## Problems to solve:
**A.** Copy the stretch of the silver-compound figure captions from "Intracellular silver levels" through "0.01; *p < 0.05)." word for word.
**B.** Write the next part of the silver-compound figure captions, picking up after their last sentence.
═════ Excerpted text
Intracellular silver levels after treatment with 1, 4, or 7 (10 μM) in SK-OV-3 and MES-OV after 5 h were determined by ICP-MS. Results were normalized to the cell number, and values are given as mean ± SD of two independent experiments. Statistical significance was tested by two-way ANOVA and Sidak′s multiple comparison test (**p < 0.01; *p < 0.05).

Figure 7

TrxR activity after incubation with different concentrations of the selected compounds (IC₅₀ [μM] ± SD) 1 (▲): 0.093 ± 0.014; 4 (■): 0.101 ± 0.009; 7 (●): 1.021 ± 0.192.

Figure 8

Apoptosis induction by the novel silver drugs in SK-OV-3 and MES-OV cells. (A) Cell death was determined by annexin V/propidium iodide (AV/PI) stain by flow cytometry after 24 h treatment with the indicated concentrations. Means ± SD were derived from three independent experiments. Significance to control was calculated by two-way ANOVA and Bonferroni’s multiple comparison test using the GraphPad Prism software (***p < 0.001, **p ≤ 0.01, *p ≤ 0.05). (B) Protein expression of PARP and cleaved PARP-1 as a late-phase apoptosis marker as well as γH2AX as a DNA damage marker was detected by Western blot after 24 h treatment with the tested silver compounds at the indicated concentrations.
══════════
═════ Exercise data
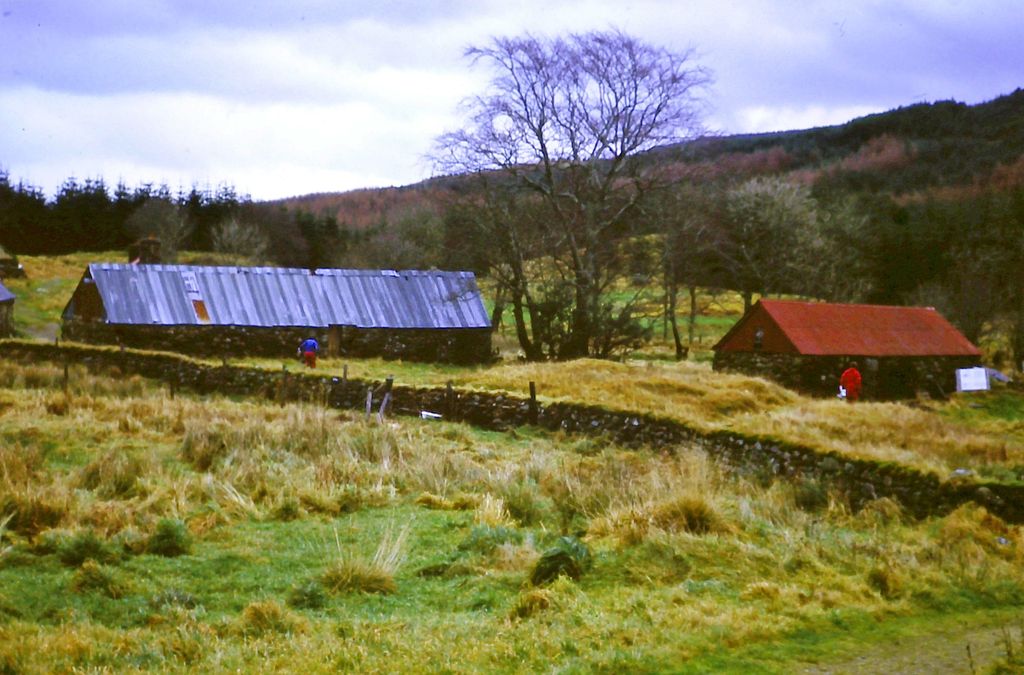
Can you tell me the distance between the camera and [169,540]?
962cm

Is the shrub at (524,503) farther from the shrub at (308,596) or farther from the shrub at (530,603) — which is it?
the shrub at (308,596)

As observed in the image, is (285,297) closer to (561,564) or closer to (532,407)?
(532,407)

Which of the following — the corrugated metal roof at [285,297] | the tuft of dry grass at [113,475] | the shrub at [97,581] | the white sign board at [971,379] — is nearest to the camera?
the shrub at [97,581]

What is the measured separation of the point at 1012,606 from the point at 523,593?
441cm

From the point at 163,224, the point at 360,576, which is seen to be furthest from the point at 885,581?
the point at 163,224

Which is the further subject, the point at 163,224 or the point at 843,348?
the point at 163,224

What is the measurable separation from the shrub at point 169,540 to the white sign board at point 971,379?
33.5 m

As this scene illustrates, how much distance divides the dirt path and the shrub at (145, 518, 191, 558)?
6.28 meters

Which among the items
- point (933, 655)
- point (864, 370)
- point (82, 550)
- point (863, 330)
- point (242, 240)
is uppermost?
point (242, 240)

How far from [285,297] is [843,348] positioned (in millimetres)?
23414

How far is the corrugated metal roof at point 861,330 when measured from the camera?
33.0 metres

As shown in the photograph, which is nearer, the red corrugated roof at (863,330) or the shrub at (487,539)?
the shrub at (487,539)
══════════
═════ Exercise data
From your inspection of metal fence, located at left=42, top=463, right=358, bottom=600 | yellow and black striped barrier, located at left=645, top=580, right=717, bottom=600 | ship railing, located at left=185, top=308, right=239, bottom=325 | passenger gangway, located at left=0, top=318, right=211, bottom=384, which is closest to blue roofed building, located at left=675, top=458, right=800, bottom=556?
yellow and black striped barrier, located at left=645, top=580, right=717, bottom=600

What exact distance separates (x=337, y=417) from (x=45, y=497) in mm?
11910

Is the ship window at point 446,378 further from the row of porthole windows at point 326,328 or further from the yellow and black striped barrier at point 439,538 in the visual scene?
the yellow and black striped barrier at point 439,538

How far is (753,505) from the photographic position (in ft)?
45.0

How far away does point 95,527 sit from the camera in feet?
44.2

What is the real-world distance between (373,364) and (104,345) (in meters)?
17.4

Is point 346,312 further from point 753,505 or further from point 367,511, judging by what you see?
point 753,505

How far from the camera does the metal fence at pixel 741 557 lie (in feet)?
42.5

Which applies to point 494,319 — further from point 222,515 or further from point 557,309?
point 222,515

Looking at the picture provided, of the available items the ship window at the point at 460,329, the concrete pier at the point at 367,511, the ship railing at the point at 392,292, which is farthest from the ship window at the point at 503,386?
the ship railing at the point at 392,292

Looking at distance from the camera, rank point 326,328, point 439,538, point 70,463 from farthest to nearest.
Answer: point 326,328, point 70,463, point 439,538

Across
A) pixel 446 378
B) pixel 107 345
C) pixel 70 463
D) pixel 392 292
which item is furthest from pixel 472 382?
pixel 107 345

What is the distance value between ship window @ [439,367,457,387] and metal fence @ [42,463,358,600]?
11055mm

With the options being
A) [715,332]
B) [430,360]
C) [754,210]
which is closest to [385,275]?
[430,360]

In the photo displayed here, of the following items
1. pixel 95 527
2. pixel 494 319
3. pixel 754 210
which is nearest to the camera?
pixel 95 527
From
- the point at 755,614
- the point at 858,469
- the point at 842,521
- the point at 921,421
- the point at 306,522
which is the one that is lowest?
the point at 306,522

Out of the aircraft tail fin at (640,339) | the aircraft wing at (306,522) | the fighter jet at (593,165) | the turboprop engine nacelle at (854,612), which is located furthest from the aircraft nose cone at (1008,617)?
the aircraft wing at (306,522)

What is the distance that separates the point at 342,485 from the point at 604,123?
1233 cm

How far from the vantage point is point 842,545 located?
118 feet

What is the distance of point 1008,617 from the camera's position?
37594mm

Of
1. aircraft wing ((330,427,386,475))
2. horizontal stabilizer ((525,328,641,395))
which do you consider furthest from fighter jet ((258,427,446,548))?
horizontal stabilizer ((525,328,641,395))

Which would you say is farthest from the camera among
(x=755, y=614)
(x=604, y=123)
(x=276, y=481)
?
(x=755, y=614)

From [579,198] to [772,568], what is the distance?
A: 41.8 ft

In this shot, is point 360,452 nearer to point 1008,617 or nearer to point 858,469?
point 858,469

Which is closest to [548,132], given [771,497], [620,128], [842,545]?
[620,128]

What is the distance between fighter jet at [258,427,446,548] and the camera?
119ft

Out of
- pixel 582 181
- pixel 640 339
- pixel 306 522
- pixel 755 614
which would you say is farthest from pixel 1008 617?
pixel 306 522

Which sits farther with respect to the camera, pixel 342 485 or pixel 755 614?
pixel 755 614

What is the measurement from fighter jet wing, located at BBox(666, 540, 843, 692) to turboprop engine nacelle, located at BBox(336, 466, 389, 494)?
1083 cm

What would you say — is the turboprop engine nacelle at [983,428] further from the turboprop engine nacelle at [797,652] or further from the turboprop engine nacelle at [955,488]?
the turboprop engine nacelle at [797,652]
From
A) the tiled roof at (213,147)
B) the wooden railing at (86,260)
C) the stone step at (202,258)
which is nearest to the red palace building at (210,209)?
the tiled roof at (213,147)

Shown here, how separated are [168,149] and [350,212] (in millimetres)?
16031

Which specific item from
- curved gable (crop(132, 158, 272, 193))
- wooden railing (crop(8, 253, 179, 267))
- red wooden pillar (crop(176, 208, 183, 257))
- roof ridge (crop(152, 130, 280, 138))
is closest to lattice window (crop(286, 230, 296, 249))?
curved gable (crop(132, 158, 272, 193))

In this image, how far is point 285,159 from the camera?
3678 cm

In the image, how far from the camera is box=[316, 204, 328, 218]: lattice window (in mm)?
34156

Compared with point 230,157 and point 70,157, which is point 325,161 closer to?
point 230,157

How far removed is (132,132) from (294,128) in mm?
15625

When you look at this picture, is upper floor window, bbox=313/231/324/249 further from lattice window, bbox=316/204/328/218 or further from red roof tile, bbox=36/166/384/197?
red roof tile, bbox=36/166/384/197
══════════
## Answers given:
**A.**
Intracellular silver levels after treatment with 1, 4, or 7 (10 μM) in SK-OV-3 and MES-OV after 5 h were determined by ICP-MS. Results were normalized to the cell number, and values are given as mean ± SD of two independent experiments. Statistical significance was tested by two-way ANOVA and Sidak′s multiple comparison test (**p < 0.01; *p < 0.05).

**B.**
Figure 9

Cytoplasmatic vacuoles indicative for paraptotic cell death induced by silver drug treatment. (A) Phase contrast images of MES-OV cells treated with the indicated drugs for 24 h (20× magnification, scale bar: 100 μm). (B) Percentage of vacuolated cells counted from phase-contrast microscopy images seen in panel A and Figure S42 after 6 and 24 h treatment. Values given are the mean ± standard deviation of three images with at least 30 cells in total. (C) Spinning disk confocal microscopy of ER-YFP-transfected SW480 cells treated with the indicated drugs and concentrations for 24 h. Representative pictures were taken in confocal mode, Z-stack, and max intensity projection (192× magnification and 60× objectives) of vesicles in ER-YFP-transfected SW480 (ER-YFP in green), DIC (differential interference contrast), and mitochondria (MitoTracker in red).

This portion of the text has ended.